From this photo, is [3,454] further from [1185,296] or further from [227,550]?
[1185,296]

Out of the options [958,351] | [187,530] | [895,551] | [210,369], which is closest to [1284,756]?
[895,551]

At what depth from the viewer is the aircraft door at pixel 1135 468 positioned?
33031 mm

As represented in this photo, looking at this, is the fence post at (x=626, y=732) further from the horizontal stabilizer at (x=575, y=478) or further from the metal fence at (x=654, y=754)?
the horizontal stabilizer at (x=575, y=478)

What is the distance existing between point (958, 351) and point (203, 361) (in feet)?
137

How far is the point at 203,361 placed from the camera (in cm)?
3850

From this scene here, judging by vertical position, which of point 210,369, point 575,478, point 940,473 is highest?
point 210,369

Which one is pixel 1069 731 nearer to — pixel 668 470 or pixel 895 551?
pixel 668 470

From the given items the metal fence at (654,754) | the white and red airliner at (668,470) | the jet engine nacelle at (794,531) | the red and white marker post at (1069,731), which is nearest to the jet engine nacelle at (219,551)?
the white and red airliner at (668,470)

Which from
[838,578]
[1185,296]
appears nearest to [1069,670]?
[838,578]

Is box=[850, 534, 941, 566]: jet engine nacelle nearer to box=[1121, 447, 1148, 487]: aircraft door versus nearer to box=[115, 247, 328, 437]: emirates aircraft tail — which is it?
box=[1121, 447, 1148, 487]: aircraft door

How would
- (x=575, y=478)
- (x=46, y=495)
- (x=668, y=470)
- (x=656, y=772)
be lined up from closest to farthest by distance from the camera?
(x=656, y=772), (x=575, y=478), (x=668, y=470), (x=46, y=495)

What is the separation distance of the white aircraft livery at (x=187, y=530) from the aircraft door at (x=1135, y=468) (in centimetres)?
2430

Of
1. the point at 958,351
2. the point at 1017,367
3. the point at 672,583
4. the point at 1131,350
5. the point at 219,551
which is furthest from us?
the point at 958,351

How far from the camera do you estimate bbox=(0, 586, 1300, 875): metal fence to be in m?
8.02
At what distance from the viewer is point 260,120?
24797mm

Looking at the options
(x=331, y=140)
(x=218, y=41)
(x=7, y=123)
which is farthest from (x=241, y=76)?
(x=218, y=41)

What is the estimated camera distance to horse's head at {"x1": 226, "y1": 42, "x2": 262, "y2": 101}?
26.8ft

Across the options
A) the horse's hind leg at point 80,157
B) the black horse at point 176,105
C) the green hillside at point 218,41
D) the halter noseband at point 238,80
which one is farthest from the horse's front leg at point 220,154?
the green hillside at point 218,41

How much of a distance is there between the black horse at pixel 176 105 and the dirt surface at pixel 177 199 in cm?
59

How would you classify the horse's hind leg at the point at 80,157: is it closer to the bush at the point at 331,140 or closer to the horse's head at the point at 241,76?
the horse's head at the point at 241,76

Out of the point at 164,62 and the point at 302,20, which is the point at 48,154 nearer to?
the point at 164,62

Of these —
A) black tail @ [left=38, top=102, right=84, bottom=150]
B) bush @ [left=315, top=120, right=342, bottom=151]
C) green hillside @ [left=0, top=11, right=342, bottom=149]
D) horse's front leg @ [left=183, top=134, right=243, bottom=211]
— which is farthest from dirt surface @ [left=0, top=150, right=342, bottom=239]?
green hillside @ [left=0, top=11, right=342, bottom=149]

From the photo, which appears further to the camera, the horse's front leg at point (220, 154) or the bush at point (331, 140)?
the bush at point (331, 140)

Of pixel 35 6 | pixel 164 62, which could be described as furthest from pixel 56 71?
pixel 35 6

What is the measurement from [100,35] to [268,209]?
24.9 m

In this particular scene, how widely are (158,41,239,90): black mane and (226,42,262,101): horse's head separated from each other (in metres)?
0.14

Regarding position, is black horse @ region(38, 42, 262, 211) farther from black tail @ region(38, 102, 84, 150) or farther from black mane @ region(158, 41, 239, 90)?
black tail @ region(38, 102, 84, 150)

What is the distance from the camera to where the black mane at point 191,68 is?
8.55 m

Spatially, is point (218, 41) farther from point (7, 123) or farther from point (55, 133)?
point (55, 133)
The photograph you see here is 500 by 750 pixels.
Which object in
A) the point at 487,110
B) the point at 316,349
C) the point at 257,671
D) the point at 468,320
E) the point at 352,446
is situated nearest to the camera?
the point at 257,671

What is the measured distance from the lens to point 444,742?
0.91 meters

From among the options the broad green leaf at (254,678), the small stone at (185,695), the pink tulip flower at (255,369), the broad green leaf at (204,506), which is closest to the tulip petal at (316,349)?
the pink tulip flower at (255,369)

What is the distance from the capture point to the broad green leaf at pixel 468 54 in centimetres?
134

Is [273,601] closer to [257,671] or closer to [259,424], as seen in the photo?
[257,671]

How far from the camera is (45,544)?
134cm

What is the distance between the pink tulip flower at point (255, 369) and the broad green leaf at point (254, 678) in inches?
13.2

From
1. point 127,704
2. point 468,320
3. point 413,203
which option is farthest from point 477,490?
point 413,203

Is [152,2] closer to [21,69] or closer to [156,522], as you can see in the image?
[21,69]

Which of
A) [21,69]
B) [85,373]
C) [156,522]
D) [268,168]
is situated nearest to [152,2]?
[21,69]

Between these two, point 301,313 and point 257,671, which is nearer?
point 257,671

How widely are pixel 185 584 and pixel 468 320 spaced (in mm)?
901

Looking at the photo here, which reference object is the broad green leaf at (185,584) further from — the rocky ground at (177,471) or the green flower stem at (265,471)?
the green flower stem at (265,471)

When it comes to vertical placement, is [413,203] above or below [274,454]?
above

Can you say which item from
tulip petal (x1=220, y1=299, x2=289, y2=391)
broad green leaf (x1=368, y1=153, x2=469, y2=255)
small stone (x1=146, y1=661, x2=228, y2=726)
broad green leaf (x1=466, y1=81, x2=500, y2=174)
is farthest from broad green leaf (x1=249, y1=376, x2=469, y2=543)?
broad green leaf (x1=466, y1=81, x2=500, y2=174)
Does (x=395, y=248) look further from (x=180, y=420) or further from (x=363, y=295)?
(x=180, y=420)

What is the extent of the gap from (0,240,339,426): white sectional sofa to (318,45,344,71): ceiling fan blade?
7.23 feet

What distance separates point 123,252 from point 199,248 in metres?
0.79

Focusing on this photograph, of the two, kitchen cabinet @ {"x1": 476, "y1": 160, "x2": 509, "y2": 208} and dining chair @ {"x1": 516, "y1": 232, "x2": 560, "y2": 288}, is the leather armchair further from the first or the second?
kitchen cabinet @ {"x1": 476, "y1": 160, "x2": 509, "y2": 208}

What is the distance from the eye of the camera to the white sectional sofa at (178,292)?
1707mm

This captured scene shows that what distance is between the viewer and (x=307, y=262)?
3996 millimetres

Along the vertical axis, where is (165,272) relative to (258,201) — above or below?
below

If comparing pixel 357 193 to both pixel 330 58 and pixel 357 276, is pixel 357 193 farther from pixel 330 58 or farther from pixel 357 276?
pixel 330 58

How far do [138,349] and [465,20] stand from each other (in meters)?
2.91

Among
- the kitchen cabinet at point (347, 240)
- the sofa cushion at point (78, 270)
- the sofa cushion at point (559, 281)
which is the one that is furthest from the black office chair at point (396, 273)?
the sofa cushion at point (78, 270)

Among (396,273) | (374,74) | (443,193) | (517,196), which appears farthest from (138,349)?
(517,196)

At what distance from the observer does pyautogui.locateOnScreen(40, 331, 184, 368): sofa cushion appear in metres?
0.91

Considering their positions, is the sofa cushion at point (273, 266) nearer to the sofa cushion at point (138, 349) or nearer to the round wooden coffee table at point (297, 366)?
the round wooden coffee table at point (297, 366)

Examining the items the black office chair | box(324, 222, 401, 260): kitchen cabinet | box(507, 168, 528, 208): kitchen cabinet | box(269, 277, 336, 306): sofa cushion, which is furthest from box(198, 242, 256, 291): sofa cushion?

#### [Problem statement]
Copy out verbatim everything from the line containing "At what distance from the observer" down to the end of the records, both ends included.

#### [Answer for this exercise]
At what distance from the observer does pyautogui.locateOnScreen(40, 331, 184, 368): sofa cushion appear in metres?
0.91

Considering their positions, is the sofa cushion at point (273, 266) nearer to the sofa cushion at point (138, 349) or nearer to the round wooden coffee table at point (297, 366)?
the round wooden coffee table at point (297, 366)

Examining the items the black office chair | box(324, 222, 401, 260): kitchen cabinet | box(507, 168, 528, 208): kitchen cabinet | box(269, 277, 336, 306): sofa cushion, which is furthest from box(198, 242, 256, 291): sofa cushion?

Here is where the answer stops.